MATERIAL FOR THE TASK:
━━━━━━━━━━━━━━━━━━━━

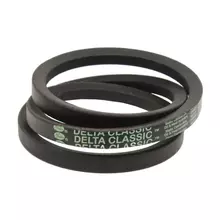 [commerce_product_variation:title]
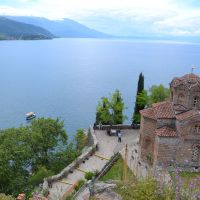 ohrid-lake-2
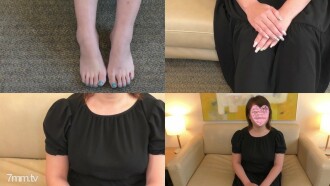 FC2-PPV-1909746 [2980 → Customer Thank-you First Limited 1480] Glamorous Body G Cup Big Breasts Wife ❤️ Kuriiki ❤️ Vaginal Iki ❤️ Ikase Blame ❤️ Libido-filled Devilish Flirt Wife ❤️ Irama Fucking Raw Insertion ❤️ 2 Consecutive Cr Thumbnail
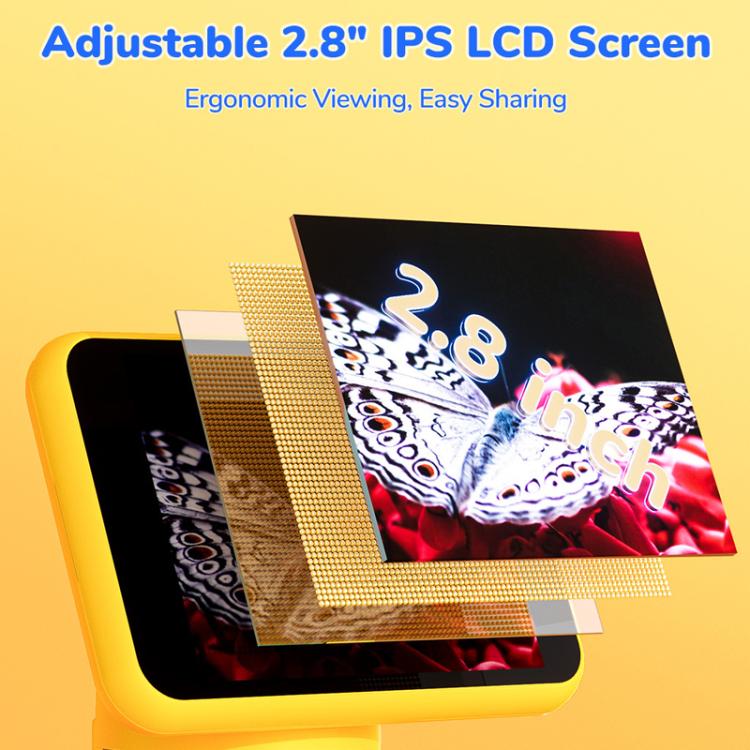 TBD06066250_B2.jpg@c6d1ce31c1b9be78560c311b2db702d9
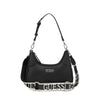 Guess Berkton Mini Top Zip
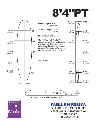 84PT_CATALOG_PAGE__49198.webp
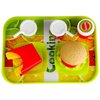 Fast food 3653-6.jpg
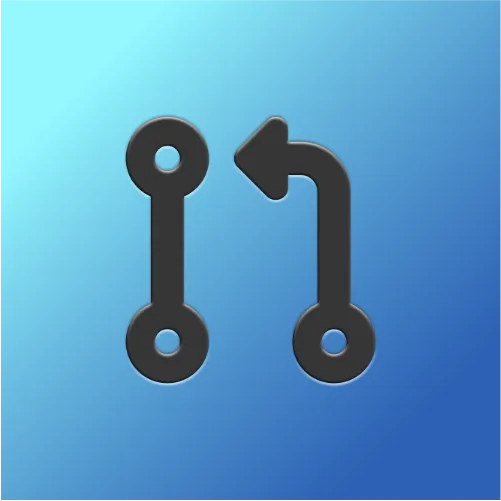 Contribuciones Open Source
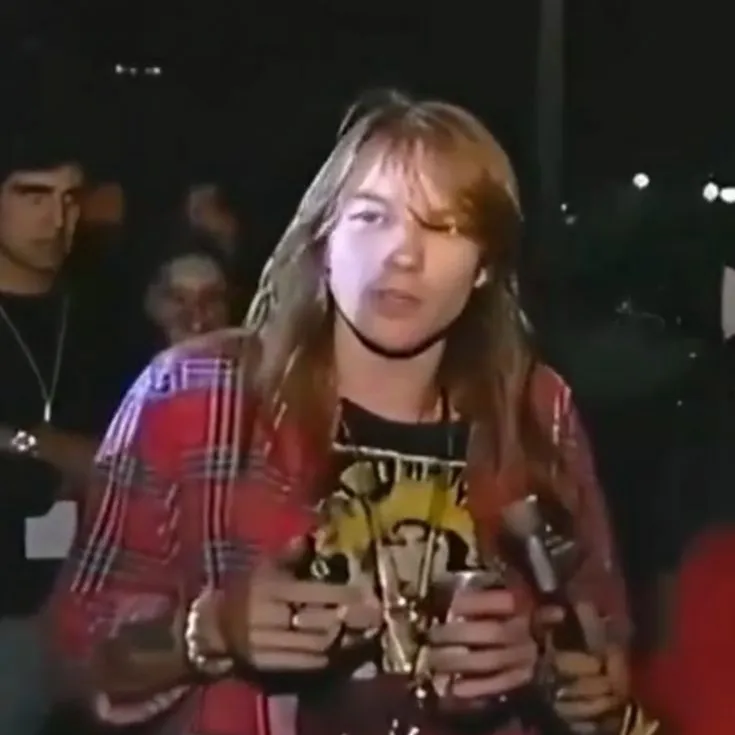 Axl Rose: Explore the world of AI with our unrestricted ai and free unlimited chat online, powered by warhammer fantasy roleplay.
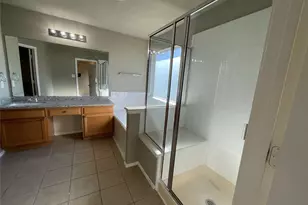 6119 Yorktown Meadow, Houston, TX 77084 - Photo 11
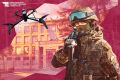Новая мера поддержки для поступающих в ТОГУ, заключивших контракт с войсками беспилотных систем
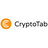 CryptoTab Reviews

━━━━━━━━━━━━━━━━━━━━

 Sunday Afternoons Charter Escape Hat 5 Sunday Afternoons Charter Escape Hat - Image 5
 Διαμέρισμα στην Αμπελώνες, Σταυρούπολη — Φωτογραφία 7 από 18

━━━━━━━━━━━━━━━━━━━━

ASSIGNMENT:
Retype every row from the one containing "[commerce_product_variation:title]" down to the one containing "Contribuciones Open Source", both included, with the pictures left out.

RESPONSE TO THIS EXERCISE:
 [commerce_product_variation:title]
 ohrid-lake-2
 FC2-PPV-1909746 [2980 → Customer Thank-you First Limited 1480] Glamorous Body G Cup Big Breasts Wife ❤️ Kuriiki ❤️ Vaginal Iki ❤️ Ikase Blame ❤️ Libido-filled Devilish Flirt Wife ❤️ Irama Fucking Raw Insertion ❤️ 2 Consecutive Cr Thumbnail
 TBD06066250_B2.jpg@c6d1ce31c1b9be78560c311b2db702d9
 Guess Berkton Mini Top Zip
 84PT_CATALOG_PAGE__49198.webp
 Fast food 3653-6.jpg
 Contribuciones Open Source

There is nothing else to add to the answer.